Testo riportato –
☆ ☆ ☆
Parte appellante si difende sul punto facendo osservare come in realtà, unitamente al decreto regionale di esproprio del 15/5/2002, sono stati impugnati “tutti gli altri atti connessi e presupposti facenti parte del relativo procedimento”, di guisa che tale circostanza impedirebbe la dichiarazione di inammissibilità delle censure di violazione di legge (mancata comunicazione dell’avvio del procedimento) e di eccesso di potere sotto vari profili, rivolte all’agire del Comune.

 

L’argomentazione difensiva non appare condivisibile, posto che la locuzione utilizzata in ricorso non è idonea ad impedire la decadenza delle facoltà processuali che avrebbero dovuto essere esercitate nei tempi e nei confronti di determinazioni immediatamente lesive e meritevoli di autonoma impugnativa.

 

Così, la formula utilizzata, al di là della questione relativa alla non tempestività dei provvedimenti autonomamente impugnabili (deliberazioni comunali recanti la dichiarazione di pubblica utilità dell’opera approvata, decreto di occupazione d’urgenza), per la sua genericità, impedisce comunque al giudicante di estendere il controllo giurisdizionale a determinazioni che avrebbero dovute essere in primo luogo appositamente indicate, oltreché fatte oggetto di specifiche doglianze dirette a far constare la sussistenza a carico delle stesse, in ragione del loro contenuto, di eventuali vizi di legittimità ( cfr, ex multis, Cons. Stato Sez. III 19/9/2011n. 5259; Cons. Stato Sez. V 11/1/2011 n.80).

 

Ne deriva che le censure di cui ai motivi sub 1), sub 2), sub 3) e sub 4) sono improponibili.

 

Rimane da scrutinare il motivo sub 5), su cui pure insiste parte appellante: a suo avviso, la domanda risarcitoria avanzata in ricorso doveva essere esaminata dal primo giudice indipendentemente dalla inammissibilità della parte impugnatoria del ricorso, in applicazione dei principi in materia di pregiudizialità espressi dall’Adunanza Plenaria di questo Consiglio di Stato con la sentenza n.3/11;

 

inoltre la pretesa patrimoniale rivendicata si appaleserebbe fondata in ragione della illiceità della condotta tenuta dall’Amministrazione.
☆ ☆ ☆
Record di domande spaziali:
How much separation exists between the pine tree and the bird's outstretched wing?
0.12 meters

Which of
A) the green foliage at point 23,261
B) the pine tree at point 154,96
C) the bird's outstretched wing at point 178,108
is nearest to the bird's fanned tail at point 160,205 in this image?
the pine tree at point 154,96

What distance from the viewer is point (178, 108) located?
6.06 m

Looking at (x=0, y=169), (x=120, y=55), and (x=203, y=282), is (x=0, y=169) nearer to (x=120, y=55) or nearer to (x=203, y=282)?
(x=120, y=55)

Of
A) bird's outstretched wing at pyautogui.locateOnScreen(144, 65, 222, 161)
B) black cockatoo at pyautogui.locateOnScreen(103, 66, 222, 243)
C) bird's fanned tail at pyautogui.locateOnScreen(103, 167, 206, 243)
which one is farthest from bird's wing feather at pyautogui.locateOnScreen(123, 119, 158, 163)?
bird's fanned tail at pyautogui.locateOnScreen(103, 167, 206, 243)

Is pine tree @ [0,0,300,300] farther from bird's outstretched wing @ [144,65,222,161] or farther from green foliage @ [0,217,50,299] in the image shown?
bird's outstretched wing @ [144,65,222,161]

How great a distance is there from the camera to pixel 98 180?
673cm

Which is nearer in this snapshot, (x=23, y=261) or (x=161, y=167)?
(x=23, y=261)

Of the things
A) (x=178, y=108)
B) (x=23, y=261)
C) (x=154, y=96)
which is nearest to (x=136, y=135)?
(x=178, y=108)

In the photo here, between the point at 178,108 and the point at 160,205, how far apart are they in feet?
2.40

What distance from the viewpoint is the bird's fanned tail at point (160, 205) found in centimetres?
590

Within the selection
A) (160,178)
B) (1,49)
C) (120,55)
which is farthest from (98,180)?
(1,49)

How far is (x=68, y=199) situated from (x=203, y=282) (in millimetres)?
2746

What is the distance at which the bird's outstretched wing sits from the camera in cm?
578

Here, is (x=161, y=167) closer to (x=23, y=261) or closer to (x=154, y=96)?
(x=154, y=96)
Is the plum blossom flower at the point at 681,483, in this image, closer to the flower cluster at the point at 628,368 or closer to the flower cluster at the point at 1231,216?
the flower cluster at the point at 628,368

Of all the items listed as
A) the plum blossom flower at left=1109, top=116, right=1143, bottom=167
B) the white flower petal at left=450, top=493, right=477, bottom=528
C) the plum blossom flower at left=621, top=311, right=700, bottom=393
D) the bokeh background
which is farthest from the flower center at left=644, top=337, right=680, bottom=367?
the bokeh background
☆ ☆ ☆
Compito scritto –
Rispondi alle seguenti domande sul testo riportato.
1. In che data è stato emesso il decreto regionale di esproprio?
2. Quali motivi vengono dichiarati improponibili?
3. Quale sentenza dell'Adunanza Plenaria richiama parte appellante?

Risposta qui sotto –
1. Il 15/5/2002.
2. I motivi sub 1), sub 2), sub 3) e sub 4).
3. La sentenza n.3/11.